RoMath: A Mathematical Reasoning Benchmark in Romanian
Adrian Cosma, Ana-Maria Bucur, Emilian Radoi
TL;DR
RoMath addresses the lack of Romanian mathematical reasoning benchmarks by introducing a three-subset suite (Baccalaureate, Competitions, Synthetic) totaling $76{,}910$ problems and a semi-automatic pipeline that extracts, structures, and annotates Romanian math content for evaluation.
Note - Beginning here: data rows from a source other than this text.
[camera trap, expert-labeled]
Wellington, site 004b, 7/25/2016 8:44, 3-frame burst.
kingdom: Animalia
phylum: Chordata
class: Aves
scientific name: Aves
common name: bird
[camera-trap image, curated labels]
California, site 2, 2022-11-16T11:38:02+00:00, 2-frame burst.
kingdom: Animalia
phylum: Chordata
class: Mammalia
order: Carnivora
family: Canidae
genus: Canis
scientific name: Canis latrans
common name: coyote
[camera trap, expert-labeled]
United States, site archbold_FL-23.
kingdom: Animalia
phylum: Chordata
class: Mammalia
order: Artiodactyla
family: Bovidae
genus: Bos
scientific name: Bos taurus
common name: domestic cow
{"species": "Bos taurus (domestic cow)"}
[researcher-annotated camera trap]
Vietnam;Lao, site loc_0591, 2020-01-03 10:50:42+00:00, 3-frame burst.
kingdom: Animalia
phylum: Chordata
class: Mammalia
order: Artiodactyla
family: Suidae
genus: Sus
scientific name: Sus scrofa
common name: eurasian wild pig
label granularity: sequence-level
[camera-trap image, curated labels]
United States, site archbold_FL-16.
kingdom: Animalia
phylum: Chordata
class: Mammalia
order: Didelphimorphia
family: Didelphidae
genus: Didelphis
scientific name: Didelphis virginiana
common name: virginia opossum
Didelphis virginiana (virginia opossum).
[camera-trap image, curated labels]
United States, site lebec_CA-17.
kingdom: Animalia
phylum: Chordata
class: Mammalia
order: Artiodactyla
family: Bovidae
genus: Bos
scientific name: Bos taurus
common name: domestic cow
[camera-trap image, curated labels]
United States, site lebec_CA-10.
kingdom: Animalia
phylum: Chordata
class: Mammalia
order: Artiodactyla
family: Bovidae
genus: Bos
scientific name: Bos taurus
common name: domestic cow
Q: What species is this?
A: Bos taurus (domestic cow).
The authors propose an evaluation framework combining exact-output checks for verifiable problems with LLM-based judging for proofs, and demonstrate the utility of open-weight LLMs, LoRA fine-tuning, and GRPO-style rewards, as well as the challenges of translating Romanian math statements to English. Key findings include that some English-centric models can output Romanian math solutions and that translation degrades performance, while verifiable-data training with rewards can boost results; limitations include judge-based evaluation and translation artifacts. The work provides a reproducible resource with open-code and data, offering a baseline for future multilingual and low-resource-language mathematical reasoning research and highlighting the need for language-specific resources beyond simple translation.
Abstract
Mathematics has long been conveyed through natural language, primarily for human understanding. With the rise of mechanized mathematics and proof assistants, there is a growing need to understand informal mathematical text, yet most existing benchmarks focus solely on English, overlooking other languages. This paper introduces RoMath, a Romanian mathematical reasoning benchmark suite comprising three subsets: Baccalaureate, Competitions and Synthetic, which cover a range of mathematical domains and difficulty levels, aiming to improve non-English language models and promote multilingual AI development. By focusing on Romanian, a low-resource language with unique linguistic features, RoMath addresses the limitations of Anglo-centric models and emphasizes the need for dedicated resources beyond simple automatic translation. We benchmark several open-weight language models, highlighting the importance of creating resources for underrepresented languages. Code and datasets are be made available.